Although a final Senate bill has yet to be merged from versions passed by different committees, it too will have some sort of employer requirement, some sort of financial penalty for employers not offering coverage and some sort of relief and tax credits for small employers.
“If health care reform passes, it seems certain that all but the smallest employers will be assessed some sort of tax or penalty if they do not offer coverage to their employees,” said Stephen Huth, managing editor of Spencer’s Benefits Reports by Wolters Kluwer Law & Business. Huth is a regular contributor to the blog Health Reform Talk. He tracks the employer-provided health coverage business on a daily basis and regularly answers questions on health benefits issues.
Employers currently offering coverage to their employees would see little change, at least for the first five years of the new rules under health care reform.
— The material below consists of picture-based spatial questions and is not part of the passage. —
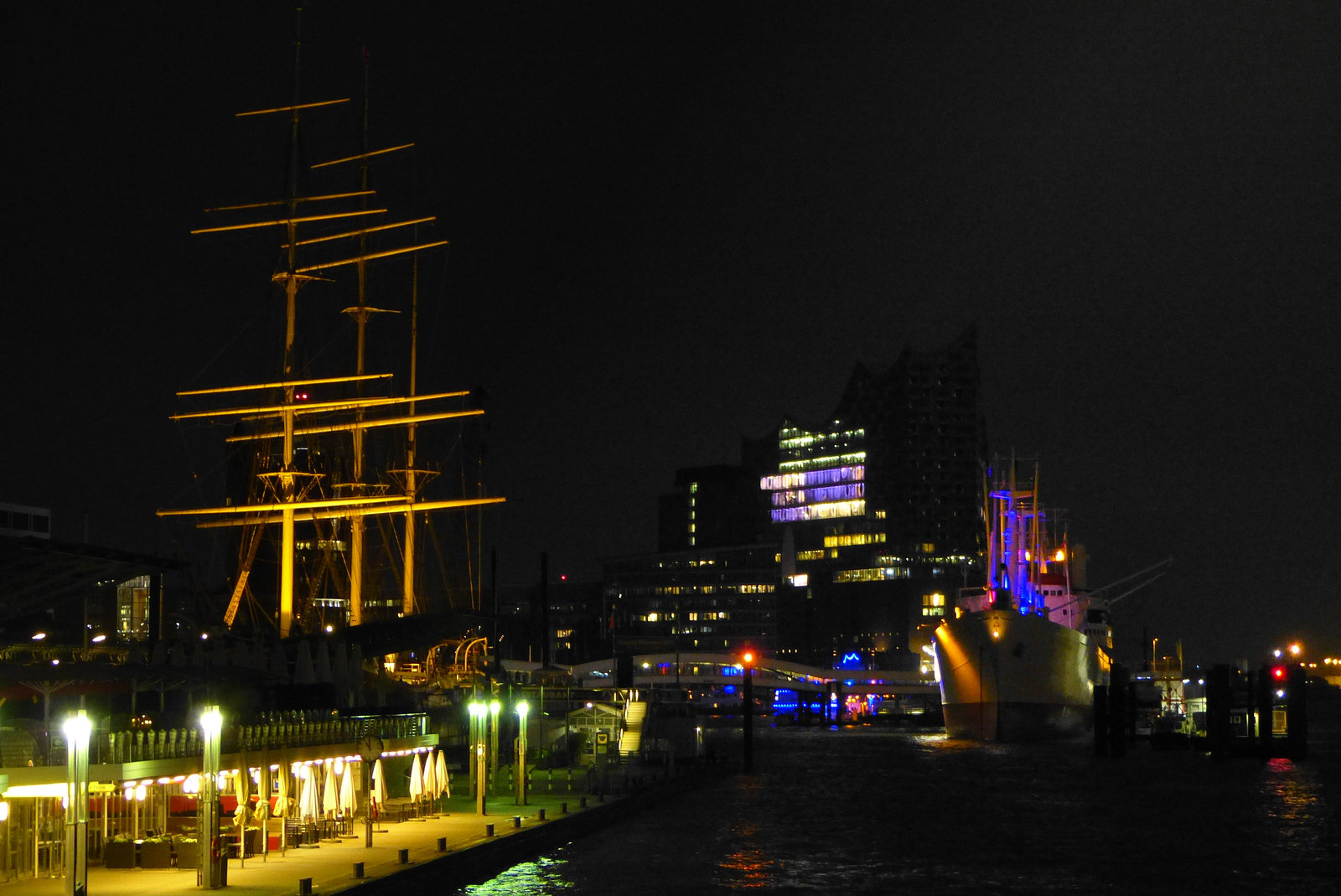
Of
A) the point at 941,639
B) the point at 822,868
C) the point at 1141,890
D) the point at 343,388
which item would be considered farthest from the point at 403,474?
the point at 1141,890

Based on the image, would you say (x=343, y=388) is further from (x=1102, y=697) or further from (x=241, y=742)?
(x=241, y=742)

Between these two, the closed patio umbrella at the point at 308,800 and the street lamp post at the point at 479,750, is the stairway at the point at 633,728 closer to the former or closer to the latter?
the street lamp post at the point at 479,750

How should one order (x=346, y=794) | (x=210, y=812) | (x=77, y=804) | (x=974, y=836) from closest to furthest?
(x=77, y=804)
(x=210, y=812)
(x=346, y=794)
(x=974, y=836)

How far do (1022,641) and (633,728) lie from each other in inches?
1397

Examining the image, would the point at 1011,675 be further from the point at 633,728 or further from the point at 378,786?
the point at 378,786

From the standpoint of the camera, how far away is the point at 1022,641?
3711 inches

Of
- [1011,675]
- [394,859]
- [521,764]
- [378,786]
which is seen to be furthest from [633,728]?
[394,859]

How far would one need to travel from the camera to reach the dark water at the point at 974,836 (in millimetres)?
36094

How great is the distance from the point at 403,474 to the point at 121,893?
221ft

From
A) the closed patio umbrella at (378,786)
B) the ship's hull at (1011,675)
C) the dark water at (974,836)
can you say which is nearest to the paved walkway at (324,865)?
the closed patio umbrella at (378,786)

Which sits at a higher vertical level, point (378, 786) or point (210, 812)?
point (210, 812)

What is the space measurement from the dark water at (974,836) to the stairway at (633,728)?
A: 4486 mm

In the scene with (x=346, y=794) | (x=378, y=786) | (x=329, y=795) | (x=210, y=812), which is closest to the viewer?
(x=210, y=812)

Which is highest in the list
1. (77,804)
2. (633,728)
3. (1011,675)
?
(77,804)
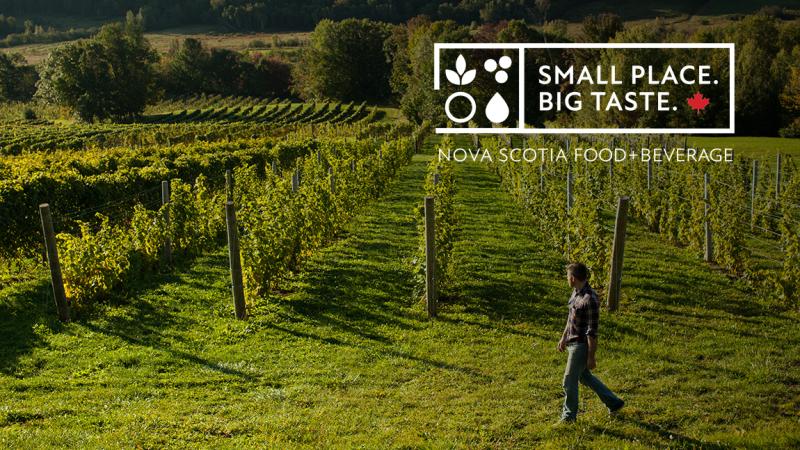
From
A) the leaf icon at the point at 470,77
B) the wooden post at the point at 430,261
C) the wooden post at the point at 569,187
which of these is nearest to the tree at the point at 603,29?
the leaf icon at the point at 470,77

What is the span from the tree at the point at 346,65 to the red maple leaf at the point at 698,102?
4963 centimetres

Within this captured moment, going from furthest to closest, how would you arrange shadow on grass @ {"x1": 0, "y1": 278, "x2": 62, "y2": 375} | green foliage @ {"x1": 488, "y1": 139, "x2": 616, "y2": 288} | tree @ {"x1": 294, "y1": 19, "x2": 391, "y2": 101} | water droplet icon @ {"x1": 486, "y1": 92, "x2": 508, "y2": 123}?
tree @ {"x1": 294, "y1": 19, "x2": 391, "y2": 101} → water droplet icon @ {"x1": 486, "y1": 92, "x2": 508, "y2": 123} → green foliage @ {"x1": 488, "y1": 139, "x2": 616, "y2": 288} → shadow on grass @ {"x1": 0, "y1": 278, "x2": 62, "y2": 375}

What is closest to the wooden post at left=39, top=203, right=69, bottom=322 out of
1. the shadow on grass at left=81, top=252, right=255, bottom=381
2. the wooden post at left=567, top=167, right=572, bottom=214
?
the shadow on grass at left=81, top=252, right=255, bottom=381

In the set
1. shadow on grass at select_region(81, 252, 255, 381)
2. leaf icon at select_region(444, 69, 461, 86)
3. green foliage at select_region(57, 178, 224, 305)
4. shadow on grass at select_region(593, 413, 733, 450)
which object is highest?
leaf icon at select_region(444, 69, 461, 86)

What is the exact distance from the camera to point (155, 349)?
328 inches

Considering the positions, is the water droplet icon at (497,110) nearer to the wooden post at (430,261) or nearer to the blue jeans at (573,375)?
the wooden post at (430,261)

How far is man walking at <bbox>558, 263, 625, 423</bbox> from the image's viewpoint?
585cm

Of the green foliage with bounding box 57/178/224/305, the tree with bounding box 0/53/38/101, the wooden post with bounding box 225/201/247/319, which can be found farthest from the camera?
the tree with bounding box 0/53/38/101

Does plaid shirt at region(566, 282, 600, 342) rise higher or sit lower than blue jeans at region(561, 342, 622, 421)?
higher

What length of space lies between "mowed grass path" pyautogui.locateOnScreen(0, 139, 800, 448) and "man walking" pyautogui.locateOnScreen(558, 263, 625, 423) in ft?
0.88

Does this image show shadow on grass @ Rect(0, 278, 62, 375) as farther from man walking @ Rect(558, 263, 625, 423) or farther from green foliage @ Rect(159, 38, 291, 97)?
green foliage @ Rect(159, 38, 291, 97)

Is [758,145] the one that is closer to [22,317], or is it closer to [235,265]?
[235,265]

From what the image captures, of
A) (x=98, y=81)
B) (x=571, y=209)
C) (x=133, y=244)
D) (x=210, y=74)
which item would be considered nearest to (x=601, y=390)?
(x=571, y=209)

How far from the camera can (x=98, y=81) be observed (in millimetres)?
71625
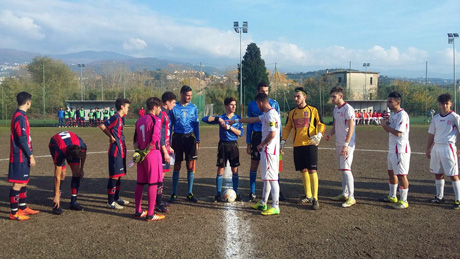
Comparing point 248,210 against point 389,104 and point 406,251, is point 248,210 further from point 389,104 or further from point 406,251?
point 389,104

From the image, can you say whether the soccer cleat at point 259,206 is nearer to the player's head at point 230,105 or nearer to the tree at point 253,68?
the player's head at point 230,105

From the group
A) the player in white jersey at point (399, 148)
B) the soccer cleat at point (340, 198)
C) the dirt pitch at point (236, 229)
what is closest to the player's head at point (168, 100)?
the dirt pitch at point (236, 229)

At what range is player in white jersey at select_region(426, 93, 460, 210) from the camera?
6320 mm

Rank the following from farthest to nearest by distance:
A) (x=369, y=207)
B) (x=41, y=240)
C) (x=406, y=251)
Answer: (x=369, y=207)
(x=41, y=240)
(x=406, y=251)

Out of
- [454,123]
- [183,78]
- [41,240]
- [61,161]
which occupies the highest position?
[183,78]

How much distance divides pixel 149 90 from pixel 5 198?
128 feet

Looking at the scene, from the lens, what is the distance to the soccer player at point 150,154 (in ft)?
18.2

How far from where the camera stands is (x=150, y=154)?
555 centimetres

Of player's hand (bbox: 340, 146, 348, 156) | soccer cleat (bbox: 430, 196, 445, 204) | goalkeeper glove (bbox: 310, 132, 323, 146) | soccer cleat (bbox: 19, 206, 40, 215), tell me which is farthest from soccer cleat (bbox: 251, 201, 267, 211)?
soccer cleat (bbox: 19, 206, 40, 215)

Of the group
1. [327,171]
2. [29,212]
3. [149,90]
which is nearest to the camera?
[29,212]

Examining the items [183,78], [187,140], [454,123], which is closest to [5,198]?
[187,140]

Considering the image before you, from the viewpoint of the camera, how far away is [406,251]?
441cm

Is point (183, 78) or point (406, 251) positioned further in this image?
point (183, 78)

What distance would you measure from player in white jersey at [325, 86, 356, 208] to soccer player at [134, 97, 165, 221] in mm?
3234
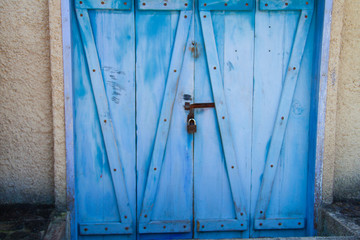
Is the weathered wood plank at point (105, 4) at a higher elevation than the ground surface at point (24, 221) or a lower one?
higher

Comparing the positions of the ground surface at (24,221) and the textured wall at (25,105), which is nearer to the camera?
Answer: the ground surface at (24,221)

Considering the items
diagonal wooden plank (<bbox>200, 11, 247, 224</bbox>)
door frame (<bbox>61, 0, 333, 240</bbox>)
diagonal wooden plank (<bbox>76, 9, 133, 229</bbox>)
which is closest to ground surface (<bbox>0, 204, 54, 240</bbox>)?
door frame (<bbox>61, 0, 333, 240</bbox>)

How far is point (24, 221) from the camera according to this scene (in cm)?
248

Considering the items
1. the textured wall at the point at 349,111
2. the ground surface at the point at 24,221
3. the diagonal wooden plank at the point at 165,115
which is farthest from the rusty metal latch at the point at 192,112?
the ground surface at the point at 24,221

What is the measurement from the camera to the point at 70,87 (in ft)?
8.49

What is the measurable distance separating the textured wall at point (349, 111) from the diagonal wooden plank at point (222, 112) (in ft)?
2.83

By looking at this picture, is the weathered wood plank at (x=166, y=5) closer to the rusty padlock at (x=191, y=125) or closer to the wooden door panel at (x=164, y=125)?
the wooden door panel at (x=164, y=125)

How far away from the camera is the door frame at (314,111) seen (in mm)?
2561

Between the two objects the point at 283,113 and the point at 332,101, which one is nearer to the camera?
the point at 332,101

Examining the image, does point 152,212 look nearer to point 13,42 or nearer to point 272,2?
point 13,42

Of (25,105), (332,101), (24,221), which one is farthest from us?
(332,101)

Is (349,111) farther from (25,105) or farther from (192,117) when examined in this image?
(25,105)

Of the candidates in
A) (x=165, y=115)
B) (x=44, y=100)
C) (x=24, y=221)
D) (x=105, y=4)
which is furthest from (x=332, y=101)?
(x=24, y=221)

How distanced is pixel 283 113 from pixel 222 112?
0.52 metres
After that, though, their plans would have to meet the same basic standards as the minimum plans offered in the new Health Insurance Exchange that would be established.
Employers might also see measures aimed at increased taxes for their highest paid employees and limitations on health savings accounts, reimbursement of health expenses under flexible spending arrangements and health reimbursement accounts.
The House bill would prohibit taxpayers from using health flexible spending arrangement (FSA) dollars to pay for over-the-counter medications (unless prescribed by a health professional) and also cap annual contributions to a health FSA offered under an employer-sponsored cafeteria plan at $2,500, indexed for inflation.
Health Insurance Exchange, Public Option
The House bill requires that, like businesses, individuals either provide insurance for themselves or face a financial penalty. Those covered by an employer would meet this requirement.
For individuals who are not currently covered by their employer, and some small businesses, the House bill establishes a new Health Insurance Exchange in which consumers can comparison shop from among health care options that will include private plans, health co-ops, and a new public health insurance option. It also provides “affordability credits” for low-income individuals to help pay for the cost of coverage purchased through the Exchange, available on a sliding scale linked to the federal poverty limit.
The public option would be administered by the Secretary of Health and Human Services, who would negotiate rates for participating providers. The public health insurance option would have startup administrative funding, but would be required to amortize these costs into future premiums to ensure operation on a level playing field with private insurers.
“The public option is one of the more controversial parts of the House version of health care reform, and likely will be modified as the measure moves through the Senate and then the Conference Committee,” Huth said.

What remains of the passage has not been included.